When they got out in the car, Mom asked him if he hadn’t seen the man for a long time. “I had never met the guy before,” was all he said.

He liked to talk to others about the Lord and was always sorrowful about not winning his best friend to Jesus. He died the day after one of his visits. I told Frank that he couldn’t know that the Holy Spirit hadn’t taken the words Frank had said and used them to win his friend for Christ. My words helped but he was always sorrowful.

I’ll always remember the day he spanked my little son who was coming home late after playing too long with his friends. He said, “Ronnie, you sit right down here and eat your supper and after that you and I are going into your room and I’ll spank you.” Ronnie wasn’t very hungry that night. However, they went into Ronnie’s room after supper and the rest of us listened right by the closed door!

He was strict, but loving to all my kids and when we got a little girl, he loved all four of them the same. He insisted on helping each of them to go to college although we couldn’t pay all of their expenses. It still hurts when i hear one or more of the children are still paying on their student loans.

And he loved his grandchildren! We were lucky to have two little grandchildren all day, every day, when their mother went to school to teach. I have a picture etched into my mind of Frank holding up Sarah against the fence. She was feeding the neighbor’s chickens and the beautiful white geese he had. Of course we had the neighbor’s okay! Every day, the two of them would trudge off to feed the chickens.

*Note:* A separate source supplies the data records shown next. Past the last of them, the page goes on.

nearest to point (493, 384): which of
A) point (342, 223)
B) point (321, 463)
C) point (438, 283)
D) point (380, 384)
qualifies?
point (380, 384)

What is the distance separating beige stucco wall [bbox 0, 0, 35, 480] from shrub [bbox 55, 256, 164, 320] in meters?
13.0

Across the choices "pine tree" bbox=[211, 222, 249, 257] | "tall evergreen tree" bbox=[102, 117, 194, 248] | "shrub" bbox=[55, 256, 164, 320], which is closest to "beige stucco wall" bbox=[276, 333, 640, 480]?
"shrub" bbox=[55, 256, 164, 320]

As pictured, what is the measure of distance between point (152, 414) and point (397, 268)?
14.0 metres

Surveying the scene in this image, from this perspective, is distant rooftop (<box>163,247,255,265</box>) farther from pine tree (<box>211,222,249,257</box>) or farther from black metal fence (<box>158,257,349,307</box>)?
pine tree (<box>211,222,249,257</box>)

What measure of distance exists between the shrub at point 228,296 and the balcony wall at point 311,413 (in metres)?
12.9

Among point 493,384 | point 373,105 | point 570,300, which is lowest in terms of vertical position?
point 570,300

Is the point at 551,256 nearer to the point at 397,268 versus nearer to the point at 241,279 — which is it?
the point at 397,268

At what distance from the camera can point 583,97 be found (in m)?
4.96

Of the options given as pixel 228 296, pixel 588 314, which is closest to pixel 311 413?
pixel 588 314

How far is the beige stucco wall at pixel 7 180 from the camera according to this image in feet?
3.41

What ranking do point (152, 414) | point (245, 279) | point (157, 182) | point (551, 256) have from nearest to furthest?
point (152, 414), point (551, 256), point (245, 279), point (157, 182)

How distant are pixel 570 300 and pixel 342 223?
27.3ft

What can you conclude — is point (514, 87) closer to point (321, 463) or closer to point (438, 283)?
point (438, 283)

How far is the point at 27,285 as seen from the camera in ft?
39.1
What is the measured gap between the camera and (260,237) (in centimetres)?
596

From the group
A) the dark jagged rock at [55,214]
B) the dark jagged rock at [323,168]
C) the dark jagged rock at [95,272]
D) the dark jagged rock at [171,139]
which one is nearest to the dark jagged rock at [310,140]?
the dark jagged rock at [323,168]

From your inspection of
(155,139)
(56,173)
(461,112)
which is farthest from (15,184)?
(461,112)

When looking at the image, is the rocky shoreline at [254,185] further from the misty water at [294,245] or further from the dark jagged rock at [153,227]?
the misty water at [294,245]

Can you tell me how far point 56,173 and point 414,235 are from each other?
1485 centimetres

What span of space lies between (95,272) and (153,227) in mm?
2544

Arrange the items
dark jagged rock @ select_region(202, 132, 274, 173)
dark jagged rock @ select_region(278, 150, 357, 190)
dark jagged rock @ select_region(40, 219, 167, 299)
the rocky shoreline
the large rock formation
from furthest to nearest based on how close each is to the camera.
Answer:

Our other little grandchild and her grandfather went out to mow the lawn. Megan asked for something to mow too. I gave her my broken down Bissell sweeper and the two of them mowed, Frank going ahead with his mower and Megan coming along behind with her Bissell sweeper. It is a picture I keep in my mind.

We had our times alone too. He didn’t save all his talking with strangers. At night, when we had our coffee, we talked. He talked about everything, especially his army years. He told me about his Thanksgiving dinner in a foxhole during World War II. A US plane dropped Spam sandwiches down to the men. He said, “I’ve never been more thankful than I was that day.” He spent three years overseas in the army. You can talk about your “date night” all you want, but our nightly talks were wonderful! I miss them the most.

I thank God often for this great man and for my first husband too. He died suddenly when he was only 39. How could anybody have two good men love her like I did? I hear so much about the divorces going on these days. It is so sad that a simple argument makes people go to the courts right away. We had our arguments too but we never went to bed mad at each other. Life is too short for that!